Мудрослава Виросская все же ухватила братца за косу, когда тот слишком уж сунулся вперед.
– Стоять, – прошипела она, стараясь при этом улыбаться. Широко и радостно. Показывая всем видом своим, что несказанно счастлива находится в столь чудесном месте и в компании всех этих удивительных людей.
– Стою, – Яр потупился, правда все одно косил.
Влево.
На степнячку.
Та стояла, ни жива, ни мертва. Побелела, посерела даже. И губы дрожали, и ресницы дрожали, и казалось, что того и гляди расплачется.
Красивая.
И степняки – народ крепкий, хотя вовсе не похожа она на смуглых и желтокожих детей Степи. Да и те будто бы сторонятся красавицы.
Почему?
– Что здесь произошло? – Мудрослава косу не выпустила, а то с братца станется заговорить её и сгинуть, растворившись где-то средь ладхемских девок, которых в замке было слишком уж много.
Куда больше, чем при ней боярынь.
И гляделись те наряднее, хотя, конечно, странными были их наряды. С виду неудобными, а то и вовсе стыдными. Где это видано, чтоб платье шею открывало? И ладно бы шею.
Вона, и грудь почти голая, правда, странно плоская.
И руки.
– Так… ругалась старушка, а потом померла, – как-то не очень искренне ответил братец. – От злости, видать.
– И ты не при чем?
Неугомонный. Вот вроде ж был рядышком, гулял по саду, чинно да прилично, как оно положено, в разговоры не лез и вовсе сделался столь тих, что Мудрославе бы заподозрить неладное, а она не заподозрила. Увлеклась.
Что-то такое рассказывал этот вот Повелитель Тьмы, который оказался вовсе не страшен, то ли про историю, то ли про нежить, то ли еще про что, главное, что рассказывать умел.
И слушали его.
Мудрослава тоже.
А потом вот крик. И мертвая старуха, над которой склонился Яр. И степнячка эта. Суета… суета унялась, старуху перенесли в лабораторию, причем весьма даже просторную. Места вот в ней всем хватило.
– Совершенно! – соврал Яр, и Мудрослава за косу дернула.
Огляделась.
Степняки.
И ладхемцы рядом. Их красные мундиры выделяются яркими пятнами. Там же бояре, которые вчера пить изволили, но прилично, памятуя, что в гостях. Из Ижицкого хороший глава посольский вышел. Крепко всех в руке держит, не позволяя честь государеву уронить.
Еще бы самому государю этакого понимания.
– Потом поговорим, – прошипела Мудрослава и улыбнулась еще шире, кивнула кому-то, сама не разобравшись кому.
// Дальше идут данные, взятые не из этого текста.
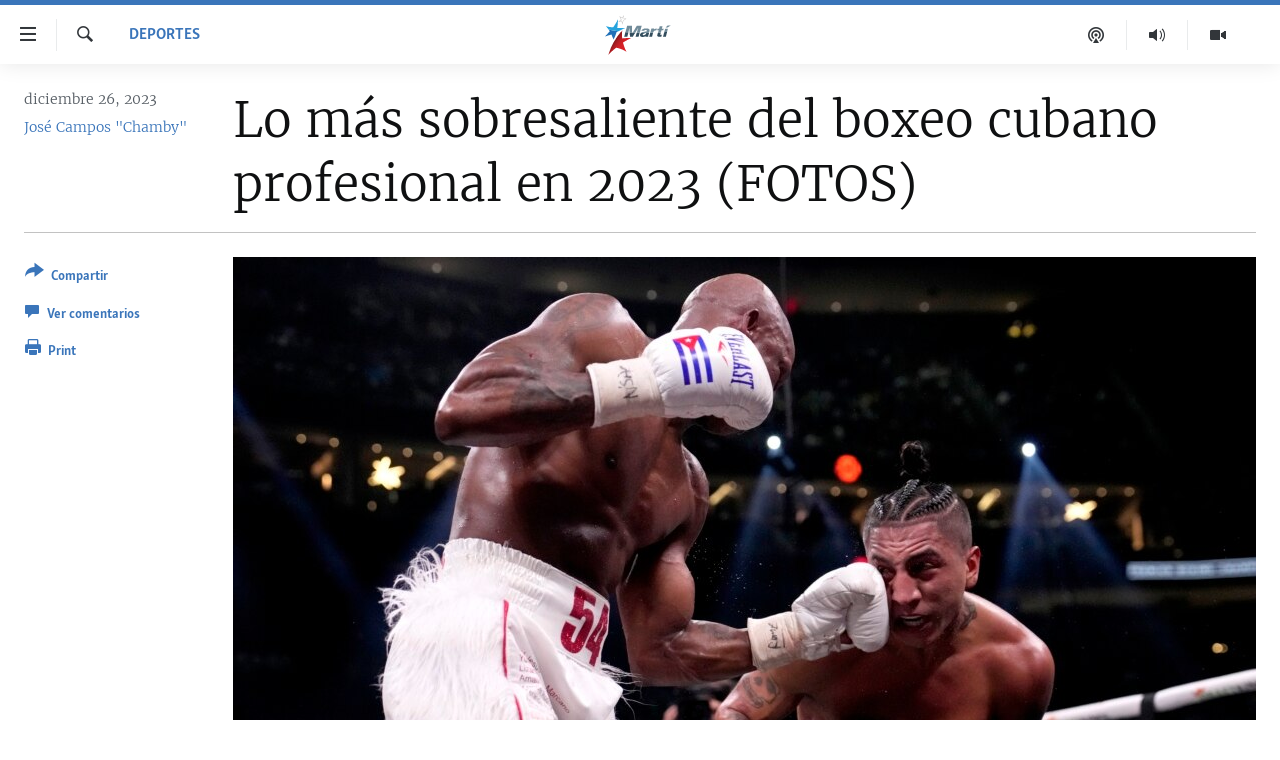

--- FILE ---
content_type: application/javascript; charset=UTF-8
request_url: https://ocb-es-cu-200.disqus.com/count-data.js?1=380344
body_size: 215
content:
var DISQUSWIDGETS;

if (typeof DISQUSWIDGETS != 'undefined') {
    DISQUSWIDGETS.displayCount({"text":{"and":"y","comments":{"zero":" ","multiple":"({num})","one":"(1)"}},"counts":[{"id":"380344","comments":0}]});
}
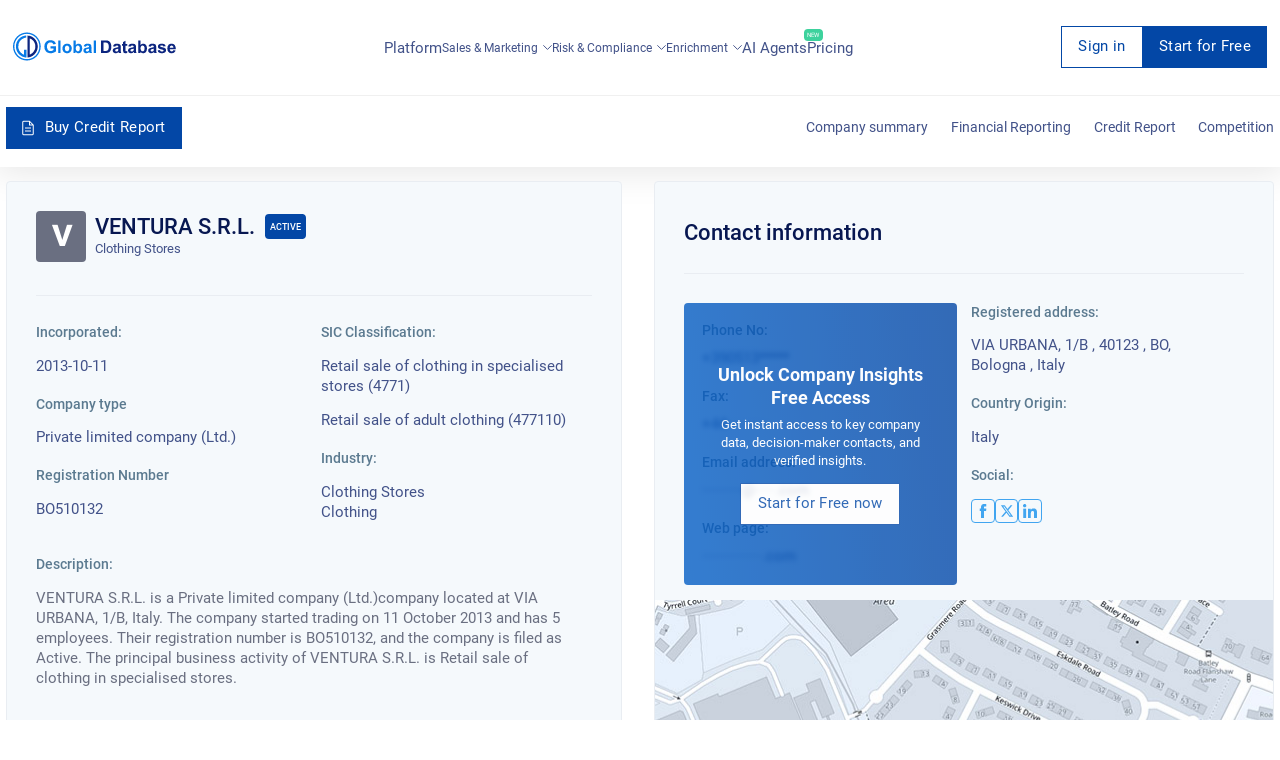

--- FILE ---
content_type: text/html; charset=utf-8
request_url: https://overlead.net/api/image/info
body_size: -118
content:
v1z1811724812411cw2fk9mtmk0k6k2mva9h3sq2h1wx4dhvmks5e10pmpo4fphn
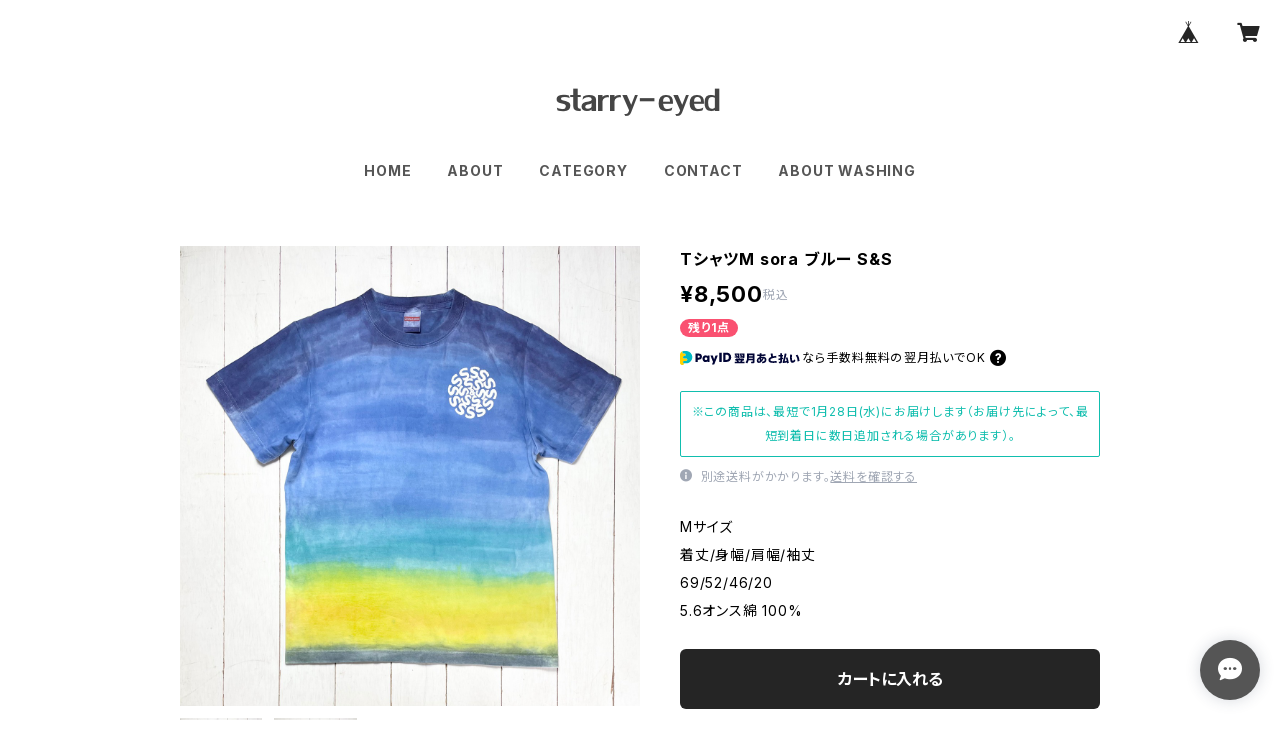

--- FILE ---
content_type: text/html; charset=UTF-8
request_url: https://www.starryeyed.org/items/62544462/reviews?format=user&score=all&page=1
body_size: 327
content:
				<li class="review01__listChild">
			<figure class="review01__itemInfo">
				<a href="/items/52125307" class="review01__imgWrap">
					<img src="https://baseec-img-mng.akamaized.net/images/item/origin/d1a0c956f38d13ee7cf48ff3d448dac6.jpg?imformat=generic&q=90&im=Resize,width=146,type=normal" alt="手染めちりめん風呂敷 90×90cm しずく ペールブルー　" class="review01__img">
				</a>
				<figcaption class="review01__item">
					<i class="review01__iconImg ico--good"></i>
					<p class="review01__itemName">手染めちりめん風呂敷 90×90cm しずく ペールブルー　</p>
										<time datetime="2025-07-23" class="review01__date">2025/07/23</time>
				</figcaption>
			</figure><!-- /.review01__itemInfo -->
						<p class="review01__comment">友人へのお祝いとして購入させていただきました。
素敵な風呂敷でとても喜んでくれました！
購入から到着までとても早く、また丁寧に梱包してくださいました。
ありがとうございました。</p>
									<p class="review01__reply">この度は大切な贈り物にお選びいただき誠にありがとうございました。ご友人にも喜んでいただけたとのこと、とても嬉しく拝見しました。
またのご縁がありましたら、どうぞよろしくお願いいたします。</p>
					</li>
		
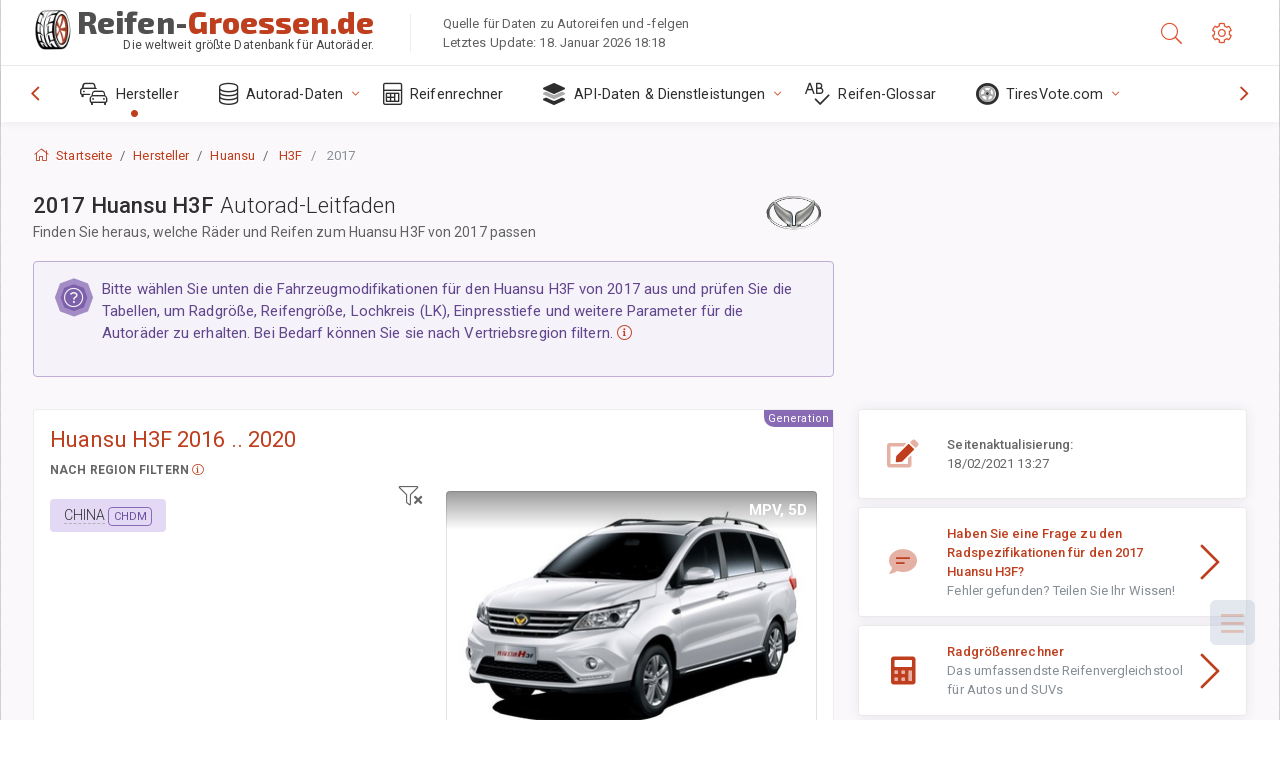

--- FILE ---
content_type: text/html; charset=utf-8
request_url: https://reifen-groessen.de/sublogin/
body_size: 101
content:



<script>window.st = 'KiduNRWyZTLTryeZNWH1T4ba9TxQW6sKWUtA86hYst8M'</script>


--- FILE ---
content_type: text/html; charset=utf-8
request_url: https://www.google.com/recaptcha/api2/aframe
body_size: 268
content:
<!DOCTYPE HTML><html><head><meta http-equiv="content-type" content="text/html; charset=UTF-8"></head><body><script nonce="YUEbJXdyGuMjHU2JxZbX9g">/** Anti-fraud and anti-abuse applications only. See google.com/recaptcha */ try{var clients={'sodar':'https://pagead2.googlesyndication.com/pagead/sodar?'};window.addEventListener("message",function(a){try{if(a.source===window.parent){var b=JSON.parse(a.data);var c=clients[b['id']];if(c){var d=document.createElement('img');d.src=c+b['params']+'&rc='+(localStorage.getItem("rc::a")?sessionStorage.getItem("rc::b"):"");window.document.body.appendChild(d);sessionStorage.setItem("rc::e",parseInt(sessionStorage.getItem("rc::e")||0)+1);localStorage.setItem("rc::h",'1768760686612');}}}catch(b){}});window.parent.postMessage("_grecaptcha_ready", "*");}catch(b){}</script></body></html>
Островитяне держались наособицу.
А к столу, на котором уложили покойную, никто-то не смел приближаться.
Кроме ладхемки.
Сперва-то Мудрослава её и не узнала. Мудрено ли! Оказывается, средь всех этих тряпок золотых человек прятался. И главное, нормальная-то девка, если помыть.
Невысокая.
Не худая, не толстая, самое оно. И волосья у ней, оказывается, имеются. Рыжие. Только обрезаны коротко больно и зачесывает она их гладко. Да сеткою сверху прикрывает. Только непослушные прядки сквозь сетку пробиваются, ложатся завиточками.
Переоделась опять же.
– Ишь ты! – восхитился Яр как-то даже громко, пришлось опять за косу дернуть. – Ай!
И шепотом добавил:
– Оторвешь, потом сама клеить будешь.
– Веди себя прилично, – Мудрослава косу отпустила, с неудовольствием отметив, что в прежнем, размалеванном виде, ладхемка ей нравилась куда больше. Прежнюю-то её ни один нормальный мужик всерьез не примет, а теперь вот глядят.
Все.
Шепчутся.
Хмурятся ладхемцы, и глава посольства даже выступает вперед, склоняется, говорит что-то, явно неодобрительное.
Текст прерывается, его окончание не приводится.